Convide os vizinhos de sua rua e reúna pequenos grupos. O primeiro encontro pode acontecer numa casa oferecida por alguém do Grupo. Os encontros seguintes são realizados em casas diferentes da mesma rua ou comunidade, para que todos possam ir se aproximando e se conhecendo melhor. Sugerimos em todas as Assembleias dos Círculos Bíblicos que eles se multipliquem em nossa Arquidiocese.
Ao longo do ano são aprofundados vários temas, conforme proposta da Igreja. As reuniões se desenvolvem através de uma oração inicial, a leitura do texto bíblico seguida de um aprofundamento com a troca dos sentimentos despertados em cada um dos participantes, e ainda experiências e momentos vividos que o texto rememoriza. Todos devem expor seus sentimentos, dúvidas, experiências. Não há monopólio da palavra, todos devem se manifestar, havendo entre todos carinho, cordialidade e respeito mútuo. Pode acontecer também algum estudo de situação concreta colocada para o Grupo. Após as preces de louvor e de agradecimento a Deus (iluminadas pela própria Palavra proclamada), pode-se encerrar com um pequeno ágape fraterno.
O Círculo Bíblico tem em sua dinâmica a leitura da Bíblia (lectio), a meditação sobre a Palavra, a reflexão sobre a vida iluminada por ela, a oração motivada pelo texto e a nova visão da vida e do mundo (contemplação) que nos leva a uma prática evangélica na vida de cada dia. No meio dessas reflexões, de rezar, de refletir, podemos também cantar, fazer perguntas, falar, ouvir, responder…
O Grupo que reflete junto vai descobrir na vida e na Bíblia muitas riquezas. Estas riquezas devem ser aplicadas na própria vida e na vida do grupo ou da comunidade. Não nos esqueçamos de que a Palavra de Deus é exigente e pede ação: “Felizes os que ouvem a Palavra de Deus e a põem em prática” (Mt 7,24). A Palavra é luz para os nossos passos!
Atrás dos textos bíblicos é possível perceber as múltiplas experiências espirituais do povo de Deus e, em especial, das primeiras comunidades cristãs.

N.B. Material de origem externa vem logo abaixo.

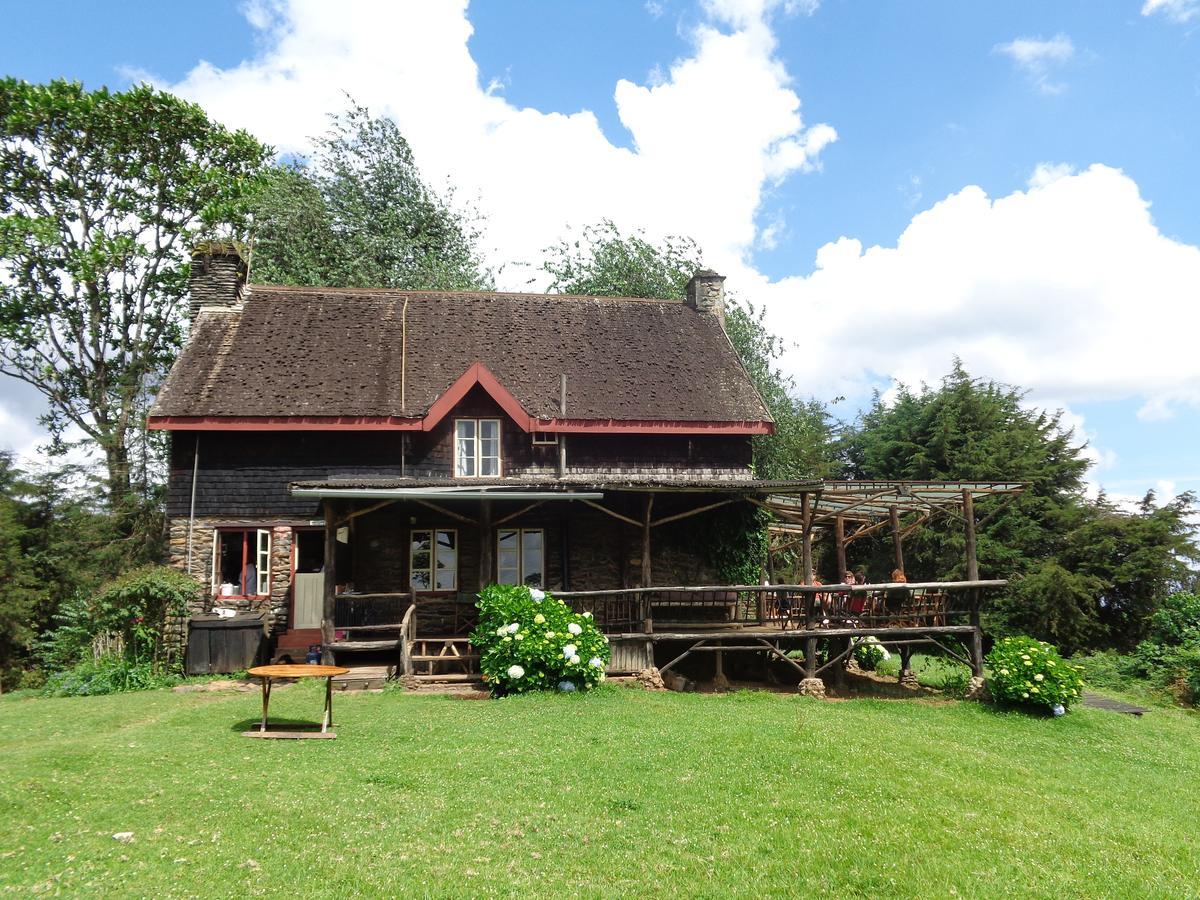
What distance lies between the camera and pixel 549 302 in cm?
2294

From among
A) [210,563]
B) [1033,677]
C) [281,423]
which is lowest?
[1033,677]

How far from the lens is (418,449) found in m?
18.2

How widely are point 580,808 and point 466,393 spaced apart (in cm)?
1188

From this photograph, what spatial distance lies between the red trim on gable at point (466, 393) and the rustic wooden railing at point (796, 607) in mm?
4322

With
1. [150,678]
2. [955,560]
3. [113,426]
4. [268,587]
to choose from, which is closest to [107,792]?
[150,678]

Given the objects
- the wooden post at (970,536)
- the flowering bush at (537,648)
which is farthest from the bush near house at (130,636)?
the wooden post at (970,536)

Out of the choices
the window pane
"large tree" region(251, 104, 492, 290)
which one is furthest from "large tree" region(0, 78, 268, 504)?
the window pane

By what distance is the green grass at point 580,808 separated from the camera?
6.00 metres

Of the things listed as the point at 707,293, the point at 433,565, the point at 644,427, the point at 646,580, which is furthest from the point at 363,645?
the point at 707,293

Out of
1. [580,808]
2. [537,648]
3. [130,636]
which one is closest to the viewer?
[580,808]

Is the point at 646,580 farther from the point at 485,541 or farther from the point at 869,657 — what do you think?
the point at 869,657

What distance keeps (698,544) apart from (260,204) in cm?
1971

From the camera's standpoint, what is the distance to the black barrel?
597 inches

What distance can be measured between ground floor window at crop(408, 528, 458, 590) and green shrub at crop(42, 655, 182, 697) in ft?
15.6
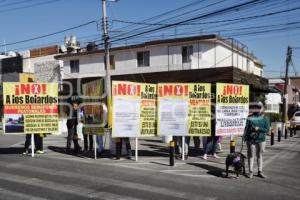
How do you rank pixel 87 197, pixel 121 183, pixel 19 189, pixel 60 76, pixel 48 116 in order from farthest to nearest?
pixel 60 76 < pixel 48 116 < pixel 121 183 < pixel 19 189 < pixel 87 197

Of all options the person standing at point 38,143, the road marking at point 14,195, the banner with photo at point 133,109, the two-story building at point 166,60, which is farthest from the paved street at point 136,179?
the two-story building at point 166,60

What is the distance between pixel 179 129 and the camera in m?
13.1

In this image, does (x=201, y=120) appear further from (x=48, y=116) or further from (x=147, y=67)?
(x=147, y=67)

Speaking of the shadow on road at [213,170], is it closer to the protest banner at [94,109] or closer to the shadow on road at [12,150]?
the protest banner at [94,109]

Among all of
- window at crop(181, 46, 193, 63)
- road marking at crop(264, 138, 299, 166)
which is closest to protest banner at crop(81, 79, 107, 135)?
road marking at crop(264, 138, 299, 166)

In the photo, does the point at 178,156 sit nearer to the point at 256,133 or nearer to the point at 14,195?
the point at 256,133

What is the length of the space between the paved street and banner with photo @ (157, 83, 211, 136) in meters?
1.01

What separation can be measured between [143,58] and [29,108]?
869 inches

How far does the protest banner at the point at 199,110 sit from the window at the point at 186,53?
1971 cm

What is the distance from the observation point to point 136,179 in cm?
1002

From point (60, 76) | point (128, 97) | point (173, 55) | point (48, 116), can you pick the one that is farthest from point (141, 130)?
point (60, 76)

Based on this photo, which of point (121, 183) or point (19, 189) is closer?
point (19, 189)

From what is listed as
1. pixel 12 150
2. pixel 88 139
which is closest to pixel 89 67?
pixel 88 139

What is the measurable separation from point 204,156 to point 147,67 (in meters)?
22.2
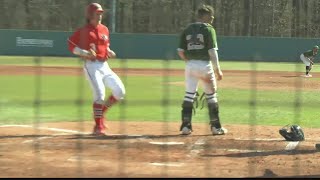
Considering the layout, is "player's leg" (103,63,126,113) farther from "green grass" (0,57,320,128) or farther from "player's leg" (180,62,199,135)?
"player's leg" (180,62,199,135)

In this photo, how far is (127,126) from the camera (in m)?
7.86

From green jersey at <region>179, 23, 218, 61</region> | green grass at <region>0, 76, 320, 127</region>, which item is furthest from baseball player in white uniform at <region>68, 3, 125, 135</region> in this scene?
green grass at <region>0, 76, 320, 127</region>

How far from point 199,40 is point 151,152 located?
1.88 m

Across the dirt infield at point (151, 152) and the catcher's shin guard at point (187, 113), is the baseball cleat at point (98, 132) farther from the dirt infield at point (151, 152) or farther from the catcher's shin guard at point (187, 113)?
the catcher's shin guard at point (187, 113)

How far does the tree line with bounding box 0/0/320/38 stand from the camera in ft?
21.5

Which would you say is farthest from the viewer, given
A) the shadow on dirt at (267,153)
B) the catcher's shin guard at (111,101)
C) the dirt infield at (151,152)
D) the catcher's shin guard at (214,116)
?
the catcher's shin guard at (111,101)

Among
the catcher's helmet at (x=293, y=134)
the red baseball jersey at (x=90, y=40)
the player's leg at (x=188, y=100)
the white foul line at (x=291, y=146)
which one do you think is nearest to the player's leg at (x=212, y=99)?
the player's leg at (x=188, y=100)

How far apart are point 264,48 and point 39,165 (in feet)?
95.3

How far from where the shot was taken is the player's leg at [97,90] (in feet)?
22.5

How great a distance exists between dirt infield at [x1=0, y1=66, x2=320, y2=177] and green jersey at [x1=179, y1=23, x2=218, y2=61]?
107 cm

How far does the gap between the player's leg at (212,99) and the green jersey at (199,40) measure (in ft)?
0.70

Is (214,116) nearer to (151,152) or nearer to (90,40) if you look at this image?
(151,152)

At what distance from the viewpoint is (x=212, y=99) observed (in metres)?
7.09

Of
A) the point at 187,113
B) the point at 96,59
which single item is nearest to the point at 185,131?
the point at 187,113
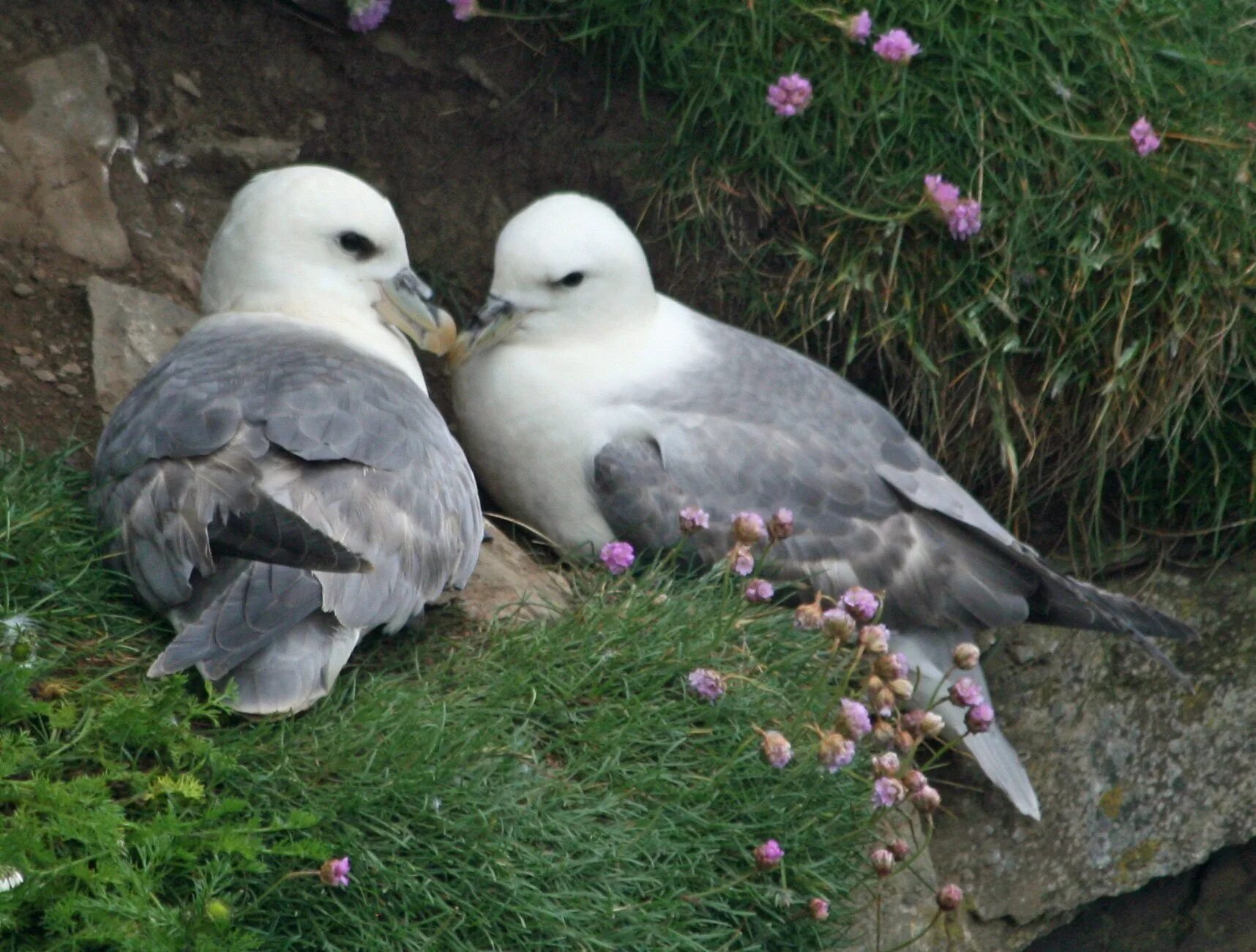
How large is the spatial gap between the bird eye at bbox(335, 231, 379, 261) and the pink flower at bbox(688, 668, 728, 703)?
1204mm

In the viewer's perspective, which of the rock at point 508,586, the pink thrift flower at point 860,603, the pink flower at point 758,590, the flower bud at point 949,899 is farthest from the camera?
the rock at point 508,586

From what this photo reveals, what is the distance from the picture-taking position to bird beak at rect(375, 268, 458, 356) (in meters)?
3.46

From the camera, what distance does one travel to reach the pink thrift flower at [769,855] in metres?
2.58

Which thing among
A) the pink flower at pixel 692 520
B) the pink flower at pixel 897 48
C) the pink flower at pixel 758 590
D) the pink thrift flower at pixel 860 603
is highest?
the pink flower at pixel 897 48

Uma mesma fé que produziu frutos bem diferentes.
A nossa gratidão a todos que trabalham nessa direção em nossa Arquidiocese. Sei que os encontros paroquiais de todos os Círculos Bíblicos, normalmente mensais, são de uma imensa riqueza. Que sejam uma presença evangelizadora em toda a nossa Arquidiocese. A unidade entre nós nos leva a uma missionariedade que deve dar frutos na vida e na caridade como Igreja presente nessa sociedade tão caótica e carente. Tantos têm essa necessidade de ouvir o Senhor que nos fala pela Palavra e ilumina nossas vidas.
Que o mês da Bíblia, que nos convida a ser discípulos missionários a partir do Evangelho de Mateus, nos leve a ir fazer discípulos e ensinar.